It’s hard to overstate the magnitude of the shock that occurred in Africa earlier this month when the Central African Republic knocked Egypt out of CAF Africa Cup of Nations qualifying. Not only have Les Fauves de Bas-Oubangui (the Wild Beasts of the Lower Ubangi) never come close to reaching a continental finals, while the Pharaohs have won the event seven times, but the country of five million was ranked as low as 202 in the FIFA/Coca-Cola World Ranking less than two years ago.
Playing the first leg away in Alexandria, the Central African Republic pulled off a major upset by twice coming from behind to win 3-2, and though the Pharaohs were still confident of overturning the deficit in Bangui, Foxi Kethevoama's first-half strike at the packed-to-capacity Barthelemy Boganda Sports Complex settled the tie. The unexpected victory allowed the Beasts to advance into the last round of qualifying where they will again be underdogs against Burkina Faso.
Kethevoama, the goalscoring hero who also bagged a brace against Botswana in the 2014 FIFA World Cup Brazil™ preliminaries in June - the team's first-ever win in World Cup qualifying - plays his club football for FC Astana in Kazakhstan, where he is on loan from Hungarian club Kecskemeti TE. The 26-year-old striker moved to Hungary in 2006 after being discovered playing for FC 105 in Gabon by a director of Diosgyori. He later moved to Ujpest before joining Kecskemeti, scoring three goals in the 2011 Hungarian Cup final, which gave his club a first-ever cup victory. He spoke exclusively to FIFA.com about the history-making victory and more.
FIFA.com: To what do you credit the team’s success against Egypt?
Foxi Kethevoama: Our main strength is our solidarity. Everyone fights for each other in this team. We wanted to achieve something great against Egypt. We were disappointed when we were eliminated from the last competition, so we were determined to do the maximum to make it in 2013. We are on the right track.
Egypt had to play their home game in an empty stadium. Did that make it easier for you?
It was an advantage for us. The crowd would have been very hostile. So there was no negative pressure on us, and no positive pressure on the Egyptians.
Feeling the love of the people, their support for the national team helps us a lot.
You gave three assists in the 3-2 victory in Egypt and then scored at home. What happened with the goal?
I saw Romaric Lignanzi was going to cross without controlling the ball. So I anticipated, and that is why I was on the ball before the defender.

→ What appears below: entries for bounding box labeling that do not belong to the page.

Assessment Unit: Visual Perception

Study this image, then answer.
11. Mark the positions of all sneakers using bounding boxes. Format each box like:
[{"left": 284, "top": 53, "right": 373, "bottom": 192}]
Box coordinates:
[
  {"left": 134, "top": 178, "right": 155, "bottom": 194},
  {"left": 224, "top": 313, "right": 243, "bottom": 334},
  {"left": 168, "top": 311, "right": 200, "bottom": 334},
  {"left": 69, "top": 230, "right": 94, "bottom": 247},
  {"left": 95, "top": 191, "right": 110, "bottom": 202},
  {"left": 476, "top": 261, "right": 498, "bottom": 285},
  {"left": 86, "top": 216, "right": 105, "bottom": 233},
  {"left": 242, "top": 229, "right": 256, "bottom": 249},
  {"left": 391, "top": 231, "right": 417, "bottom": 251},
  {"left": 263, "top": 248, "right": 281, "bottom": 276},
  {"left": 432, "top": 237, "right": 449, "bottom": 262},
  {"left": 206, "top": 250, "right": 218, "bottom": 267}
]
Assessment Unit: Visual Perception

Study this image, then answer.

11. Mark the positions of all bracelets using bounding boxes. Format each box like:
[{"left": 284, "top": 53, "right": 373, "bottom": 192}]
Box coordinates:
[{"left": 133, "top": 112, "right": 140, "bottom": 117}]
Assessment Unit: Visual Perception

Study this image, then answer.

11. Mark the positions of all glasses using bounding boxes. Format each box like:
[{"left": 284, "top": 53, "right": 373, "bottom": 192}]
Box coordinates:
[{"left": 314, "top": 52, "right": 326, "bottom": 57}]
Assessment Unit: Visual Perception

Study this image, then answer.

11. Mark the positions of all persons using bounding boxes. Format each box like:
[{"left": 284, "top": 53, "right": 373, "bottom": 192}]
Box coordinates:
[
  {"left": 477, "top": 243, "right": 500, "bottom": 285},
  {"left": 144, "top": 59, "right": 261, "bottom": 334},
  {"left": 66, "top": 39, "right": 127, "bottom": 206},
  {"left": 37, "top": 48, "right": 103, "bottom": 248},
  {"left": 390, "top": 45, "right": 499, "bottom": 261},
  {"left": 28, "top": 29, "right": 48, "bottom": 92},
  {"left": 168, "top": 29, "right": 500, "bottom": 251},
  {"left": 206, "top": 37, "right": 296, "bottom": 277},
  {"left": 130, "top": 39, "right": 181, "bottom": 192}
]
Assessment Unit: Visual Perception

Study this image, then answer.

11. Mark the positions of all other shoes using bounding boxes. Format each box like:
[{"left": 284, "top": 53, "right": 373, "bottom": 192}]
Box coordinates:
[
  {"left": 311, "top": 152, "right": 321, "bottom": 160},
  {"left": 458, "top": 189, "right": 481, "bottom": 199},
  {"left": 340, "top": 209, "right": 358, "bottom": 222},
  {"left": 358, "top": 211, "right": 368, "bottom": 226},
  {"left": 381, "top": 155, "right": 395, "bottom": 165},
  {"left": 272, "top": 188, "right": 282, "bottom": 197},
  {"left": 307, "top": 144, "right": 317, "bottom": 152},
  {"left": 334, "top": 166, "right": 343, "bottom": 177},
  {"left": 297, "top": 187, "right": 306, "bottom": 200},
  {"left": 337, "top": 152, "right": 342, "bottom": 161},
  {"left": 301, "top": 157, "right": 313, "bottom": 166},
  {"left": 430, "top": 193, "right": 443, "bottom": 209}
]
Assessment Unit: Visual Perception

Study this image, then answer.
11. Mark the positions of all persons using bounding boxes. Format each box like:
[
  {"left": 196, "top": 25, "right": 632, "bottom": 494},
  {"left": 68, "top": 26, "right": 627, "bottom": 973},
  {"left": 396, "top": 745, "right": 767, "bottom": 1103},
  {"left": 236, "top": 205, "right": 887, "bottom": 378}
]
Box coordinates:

How important was the support in Bangui from your home fans?
Feeling the love of the people, their support for the national team helps us a lot. They give us a big boost, during the week when we train, and during the games. You can only give the best and work your guts out when you feel such strong support.
You are facing Burkina Faso for a place in South Africa at the finals. What are your chances?
Burkina Faso are still the favourites. It will be very difficult. We have to focus on those two games from now on. If our concentration is not at the maximum, we will have a hard time. Eliminating Egypt should not make us euphoric or too exhilarated. We have to remain humble. Never underestimating an opponent is one of our rules.
Has the coaching change from Jules Accorsi to Herve Loungoundji made a difference?
It did not affect us. We know Mr Accorsi could not reach an agreement with the authorities for the moment, but he still has an eye on the team. He loves us and often calls us. He is in contact with Loungoundji, who was his assistant. So little changed.
More and more of the national team players play in Europe. Do you have a lot of contact with each other?
We are really closely knit. We call or Skype each other any time of the day. We are all in constant contact.
You were close to joining FC Metz before signing for Astana.
Yes, I intend to play in France one day. My wife and child live in France, so for my family life, it would be more convenient to find a club there.
What is it like playing in Kazakhstan?
I have been playing in Astana since February. We are playing for the national title, which is something new for me. It is an amazing town, with lots of big new buildings, very different from Africa. Once the season is over [in November], I will think of my future. They want to keep me on a permanent basis, but I asked them to wait.
You have been compared by some fans with Zinedine Zidane.
Of course, I am flattered and proud by those compliments. I used to pass more than I scored, but it is starting to change. The more I can do for my team, the happier I am.